## TEXTO DE ORIGEM
□ □ □
Você não vai acreditar, mas uma lagartixinha mora no meu carro. Isso mesmo que você ouviu: no meu carro mora uma lagartixa-doméstica-tropical, também conhecida como briba, labigó, osga, tiquiri, crocodilinho de parede.
Lagartixas são amigas e se alimentam de insetos em geral. Tem formigas no meu carro, tem borboletinhas pálidas no meu carro, tem pernilongos no meu carro. Não posso imaginar que tenha baratas no meu carro – e se descobrir no meio da Marginal uma coisa dessas, largo o carro na pista central e atravesso o rio a nado.
Minha relação com lagartixas é amistosa. Minha relação com carros é estranha. Em alguma vida passada me perdi num ambiente hostil e precisei morar no carro por meses, cercada por ursos, abomináveis homens e avalanches.
Digo isso porque mantenho essa tradição: meu carro é um carro-dormitório. No porta-malas, roupas de todas as estações; uma enxada que emprestei pra mãe plantar uma primavera ano passado; garrafas vazias de água e de plástico; um presente do Natal que preciso trocar; tupperwares LIMPOS acumulados em sacolinhas; livros que pretendo há tempos doar; um pé de vários sapatos sem sola pra levar ao sapateiro… (não, não desci pra ver o que mais).
Se lavo o carro? Sim. Tá, não com a frequência necessária. Lavo quando paro em estacionamentos e acho absurdo o valor só pra ficar ali parado. Então lavo e ganho umas horas gratuitas. E digo pro rapaz que estou com umas coisinhas no porta-malas e não precisa aspirar.
Lembro que a gente brigou algumas vezes por causa de carros. Brigou porque eu falei que levaria meu cachorro comigo todos os dias e você falou que no banco de couro do Corolla não. Brigou quando eu fundi o motor do Berlingo porque não troquei o óleo na data e levei 400 kg de grama pra fazer o meu jardim. Brigou quando eu mesma coloquei litros de água no tanque de óleo da Cherokee que tinha esquentado um pouquinho. Agora eu pergunto: precisava ficar tão impaciente?
□ □ □
(Entradas do conjunto de dados)
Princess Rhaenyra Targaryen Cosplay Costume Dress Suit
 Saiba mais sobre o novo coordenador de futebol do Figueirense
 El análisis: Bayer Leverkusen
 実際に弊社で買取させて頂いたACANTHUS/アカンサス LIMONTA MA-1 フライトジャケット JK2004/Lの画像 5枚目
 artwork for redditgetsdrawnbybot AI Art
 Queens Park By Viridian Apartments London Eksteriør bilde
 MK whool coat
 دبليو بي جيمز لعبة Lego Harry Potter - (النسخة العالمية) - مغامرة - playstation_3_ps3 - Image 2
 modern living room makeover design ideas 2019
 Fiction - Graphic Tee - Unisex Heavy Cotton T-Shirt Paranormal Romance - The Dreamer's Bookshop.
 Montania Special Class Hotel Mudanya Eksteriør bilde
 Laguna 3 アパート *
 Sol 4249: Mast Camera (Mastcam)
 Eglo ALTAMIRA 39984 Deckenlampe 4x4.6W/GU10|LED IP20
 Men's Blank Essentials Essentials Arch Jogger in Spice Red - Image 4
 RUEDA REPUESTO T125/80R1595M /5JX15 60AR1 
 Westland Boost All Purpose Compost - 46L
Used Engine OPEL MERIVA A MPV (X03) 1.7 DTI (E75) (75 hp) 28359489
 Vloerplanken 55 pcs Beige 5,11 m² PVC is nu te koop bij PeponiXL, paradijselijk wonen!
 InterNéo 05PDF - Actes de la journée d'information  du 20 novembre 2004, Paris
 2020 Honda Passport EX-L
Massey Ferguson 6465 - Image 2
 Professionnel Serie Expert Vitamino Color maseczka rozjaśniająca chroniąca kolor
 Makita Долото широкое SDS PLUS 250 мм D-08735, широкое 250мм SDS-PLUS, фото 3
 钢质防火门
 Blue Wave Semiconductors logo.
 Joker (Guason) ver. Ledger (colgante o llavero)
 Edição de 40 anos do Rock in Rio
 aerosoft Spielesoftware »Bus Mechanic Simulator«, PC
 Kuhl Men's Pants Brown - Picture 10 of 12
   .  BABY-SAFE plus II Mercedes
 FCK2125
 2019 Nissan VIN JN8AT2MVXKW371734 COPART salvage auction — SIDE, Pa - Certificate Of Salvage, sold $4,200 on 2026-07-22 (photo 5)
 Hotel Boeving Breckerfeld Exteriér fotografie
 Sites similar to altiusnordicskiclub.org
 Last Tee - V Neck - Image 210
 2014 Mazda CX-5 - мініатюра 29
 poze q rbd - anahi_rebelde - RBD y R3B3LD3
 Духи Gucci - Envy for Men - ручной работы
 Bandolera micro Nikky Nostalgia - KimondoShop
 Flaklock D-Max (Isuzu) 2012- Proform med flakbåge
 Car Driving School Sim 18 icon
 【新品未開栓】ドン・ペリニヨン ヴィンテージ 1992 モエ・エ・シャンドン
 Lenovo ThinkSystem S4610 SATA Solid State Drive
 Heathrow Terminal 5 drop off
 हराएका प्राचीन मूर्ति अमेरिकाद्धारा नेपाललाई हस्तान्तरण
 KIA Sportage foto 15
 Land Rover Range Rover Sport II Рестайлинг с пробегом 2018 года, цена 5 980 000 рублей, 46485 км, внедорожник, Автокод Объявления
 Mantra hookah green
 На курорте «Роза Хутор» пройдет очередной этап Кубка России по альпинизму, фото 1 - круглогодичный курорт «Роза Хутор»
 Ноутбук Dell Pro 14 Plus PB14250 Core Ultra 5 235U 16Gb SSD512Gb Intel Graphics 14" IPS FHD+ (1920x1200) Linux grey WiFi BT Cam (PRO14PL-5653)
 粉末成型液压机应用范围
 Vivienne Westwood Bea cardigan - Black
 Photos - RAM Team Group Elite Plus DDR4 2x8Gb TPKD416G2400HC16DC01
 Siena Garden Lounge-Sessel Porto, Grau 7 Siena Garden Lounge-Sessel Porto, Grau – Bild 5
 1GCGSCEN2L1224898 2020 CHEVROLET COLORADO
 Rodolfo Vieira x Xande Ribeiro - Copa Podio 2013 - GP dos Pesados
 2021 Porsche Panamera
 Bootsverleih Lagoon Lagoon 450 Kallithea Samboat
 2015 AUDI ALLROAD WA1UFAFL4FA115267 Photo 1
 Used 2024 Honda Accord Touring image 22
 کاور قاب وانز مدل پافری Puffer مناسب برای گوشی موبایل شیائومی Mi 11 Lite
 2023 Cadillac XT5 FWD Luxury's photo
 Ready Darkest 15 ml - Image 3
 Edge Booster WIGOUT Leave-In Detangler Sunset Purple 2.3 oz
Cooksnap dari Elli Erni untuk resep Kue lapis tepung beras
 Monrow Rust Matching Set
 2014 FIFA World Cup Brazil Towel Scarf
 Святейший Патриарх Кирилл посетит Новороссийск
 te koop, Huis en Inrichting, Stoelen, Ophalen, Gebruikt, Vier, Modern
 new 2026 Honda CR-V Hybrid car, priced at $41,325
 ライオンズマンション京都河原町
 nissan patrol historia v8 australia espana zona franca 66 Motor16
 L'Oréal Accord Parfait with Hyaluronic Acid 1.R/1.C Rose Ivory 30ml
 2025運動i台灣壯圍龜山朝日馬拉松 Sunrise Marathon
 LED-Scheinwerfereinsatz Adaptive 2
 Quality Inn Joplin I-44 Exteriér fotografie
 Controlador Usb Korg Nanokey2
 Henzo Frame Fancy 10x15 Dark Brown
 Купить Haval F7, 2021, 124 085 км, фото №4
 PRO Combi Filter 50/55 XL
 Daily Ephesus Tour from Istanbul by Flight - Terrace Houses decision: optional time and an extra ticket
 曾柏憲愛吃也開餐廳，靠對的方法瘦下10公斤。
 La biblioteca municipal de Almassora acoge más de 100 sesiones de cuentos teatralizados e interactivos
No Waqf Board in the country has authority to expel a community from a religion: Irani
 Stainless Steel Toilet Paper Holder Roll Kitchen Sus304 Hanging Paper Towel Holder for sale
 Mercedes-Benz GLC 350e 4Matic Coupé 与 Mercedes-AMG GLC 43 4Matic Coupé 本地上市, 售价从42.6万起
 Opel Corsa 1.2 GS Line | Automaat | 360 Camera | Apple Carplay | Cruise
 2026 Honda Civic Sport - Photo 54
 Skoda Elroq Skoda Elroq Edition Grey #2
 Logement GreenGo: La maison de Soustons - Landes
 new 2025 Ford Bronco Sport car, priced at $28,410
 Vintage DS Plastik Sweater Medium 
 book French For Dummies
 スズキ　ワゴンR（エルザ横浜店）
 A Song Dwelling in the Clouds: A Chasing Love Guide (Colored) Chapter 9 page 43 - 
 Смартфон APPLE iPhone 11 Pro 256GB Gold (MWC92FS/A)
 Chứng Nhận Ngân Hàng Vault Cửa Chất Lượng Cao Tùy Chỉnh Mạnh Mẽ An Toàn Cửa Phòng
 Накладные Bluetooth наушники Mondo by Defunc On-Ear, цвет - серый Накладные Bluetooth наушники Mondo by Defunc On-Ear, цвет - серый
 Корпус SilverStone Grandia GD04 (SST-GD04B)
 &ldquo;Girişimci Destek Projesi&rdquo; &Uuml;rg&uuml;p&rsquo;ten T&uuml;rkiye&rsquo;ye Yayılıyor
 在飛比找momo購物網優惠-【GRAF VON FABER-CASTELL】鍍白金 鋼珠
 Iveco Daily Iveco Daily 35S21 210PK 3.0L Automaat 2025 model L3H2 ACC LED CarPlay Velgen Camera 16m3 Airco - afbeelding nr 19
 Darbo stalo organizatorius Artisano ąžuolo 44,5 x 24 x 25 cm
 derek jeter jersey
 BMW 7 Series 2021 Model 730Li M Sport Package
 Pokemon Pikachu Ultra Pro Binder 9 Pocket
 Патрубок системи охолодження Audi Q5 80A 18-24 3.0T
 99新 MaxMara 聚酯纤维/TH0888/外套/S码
□ □ □
## EXERCÍCIOS
[1] Cite sem alterações, do texto sobre a lagartixa no carro, tudo o que vai de "Você não vai" até "rio a nado.".
[2] Escreva o que vem depois no texto sobre a lagartixa no carro, começando logo após o ponto em que ele termina.
As linhas foram tiradas de outra fonte.

## RESPOSTAS POR ITEM
[1]
Você não vai acreditar, mas uma lagartixinha mora no meu carro. Isso mesmo que você ouviu: no meu carro mora uma lagartixa-doméstica-tropical, também conhecida como briba, labigó, osga, tiquiri, crocodilinho de parede.
Lagartixas são amigas e se alimentam de insetos em geral. Tem formigas no meu carro, tem borboletinhas pálidas no meu carro, tem pernilongos no meu carro. Não posso imaginar que tenha baratas no meu carro – e se descobrir no meio da Marginal uma coisa dessas, largo o carro na pista central e atravesso o rio a nado.

[2]
Com exceção do primeiro e deste que eu tenho, todos os outros carros foi você quem me deu. Você realizou meu sonho adolescente em ter um Karmanguia conversível original. Lindo, vermelho, mas muito conversível pra andar com um bebe-Bruna no banco de trás. E logo pra uma mãe como eu que levava no porta-malas boias de braço cheias (!) e uma corda para conseguir salvar meus filhos em caso de uma enchente repentina.
Carro não é um assunto que domino. Prefiro mil vezes que o Derek me pergunte se o urso-de-óculos é onívoro ou se o condor-dos-andes come esquilos do que me pedir pra eu pegar na sacola uma Lamborguini – e me olhar incrédulo quando trago um caminhão.
Sabe que cada filho coloca uma trilha sonora pra ouvir comigo no trânsito ? Bruna ouve Los Hermanos e Djavan; Lucca, JorgeMatheus e Frank Sinatra; Maria, Beirut e Amy. Eu gosto e o tempo passa diferente.
Apesar dessa falta de intimidade, carros me trazem lembranças absolutamente significativas. Lembro um pouco do Fusca café com leite da mãe e muito das diferentes Brasilias do Itinha. Lembro do cheiro de carro novo e de você bater o Passat vermelho na garagem.
Lembro do nosso acidente com o Opala marrom na Pedroso de Moraes. No carro, nós cinco e o Ique. Ninguém se machucou, mas lembro de escovar o cabelo e me impressionar ao caírem caquinhos de vidro. Por ter ficado tão nervoso, no dia seguinte o pai não foi trabalhar e por isso não estava na reunião no Edificio Andraus na hora do incêndio. O ditado “Deus escreve certo por linhas tortas” fez sentido.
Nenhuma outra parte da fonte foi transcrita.